Senti uma fúria indomável. Não parei para pensar. Tinha que acabar com aquela situação naquele momento. Avancei como uma selvagem na direção do casal de pilantras safados e, com extrema violência os empurrei, fazendo-os perder o equilíbrio e cair da cama.

Um silêncio sepulcral tomou conta do ambiente enquanto eles me olhavam abismados.

"— Eu tenho nojo de vocês" — falei e dei as costas, saindo dali.

"— Donna, espera" — eu não precisava ver mais nada. Segui ouvindo sua voz atrás de mim. Ele me alcançou quando estava quase cruzando a porta de saída.

"— Não quero ouvir sua voz, não quero olhar para você" — as lágrimas traiçoeiras desciam abundantes, me sentia humilhada.

"— Me deixe explicar" — segurou meu braço e eu puxei com brusquidão.

"— O que vai explicar Kevin? É melhor que ela saiba logo de uma vez que nos amamos" — Marjorie apareceu na sala, enrolada em um lençol.

"— Marjorie vai lá para dentro."

"— Não. Deixe que fale, eu quero saber de tudo" — falei histérica.

"— Ele nunca teve interesse em você como mulher, Donna. É insignificante para ele nesse sentido."

Lancei um olhar magoado para Kevin. Como tinha sido burra, eu tinha confiado nele. Com rancor, respondi:

"— Pode ficar com ele. Não tenho nenhum interesse nesse lixo de ser humano que ele é..."

"— Também não precisa ficar tão irritada assim."

"— Tenha um pingo de dignidade e vergonha na cara, não me procure nunca mais, nem me dirija a palavra."

"— E você sabe o que é isso? Age como uma delinquente. A pobre menina rica" — zombou, resolvendo deixar a máscara cair. — "Eu até tentei gostar de você, a culpa foi sua de não ter dado certo, agindo daquele jeito maluco e sem noção, era impossível, afinal de contas, algumas pessoas perdem com­pletamente a razão quando estão sob a influência de drogas."

"— Drogas? Eu nunca ingeri drogas."

"— Isso não vem ao caso agora" — Marjorie interferiu mais uma vez. "— Você era simplesmente um passaporte para ele se dar bem. Seu interesse era se aproximar do seu tio e conseguir um cargo de confiança na empresa dele..."

"— CALA A BOCA..." — gritei não querendo ouvir mais nada.

"— Diga a ela, Kevin. Ela tem que ouvir a verdade." — ele parecia em choque em ver seus planos sendo revelados.

Não esperei que ele confirmasse o que já estava sendo esfregado na minha cara. Reunindo o resto de orgulho que ainda tinha, aproximei-me dele e com toda raiva que estava sentindo dentro de mim, cuspi em seu rosto e rosnei as palavras sentindo o ódio me inflamar por dentro.

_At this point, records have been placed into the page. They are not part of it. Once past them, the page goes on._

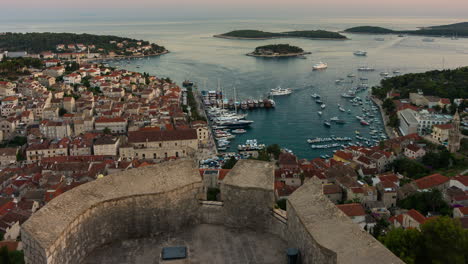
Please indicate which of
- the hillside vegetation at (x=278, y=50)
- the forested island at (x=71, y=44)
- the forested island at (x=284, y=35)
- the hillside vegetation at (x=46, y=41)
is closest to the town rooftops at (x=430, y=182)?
the hillside vegetation at (x=278, y=50)

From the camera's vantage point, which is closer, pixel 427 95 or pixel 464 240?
pixel 464 240

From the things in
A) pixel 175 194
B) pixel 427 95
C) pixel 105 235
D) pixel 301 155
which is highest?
pixel 175 194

"— Eu não tenho mais nada o que fazer aqui, mas se me permite uma observação, você me enoja... Não cruze meu caminho de novo ou faço picadinho de você."

Saí dali e acabei indo para a festa onde mais uma vez, me entreguei a bebida de tal forma, que não sabia como tinha ido parar naquele hospital, não lembrava de metade das loucuras que tinha feito.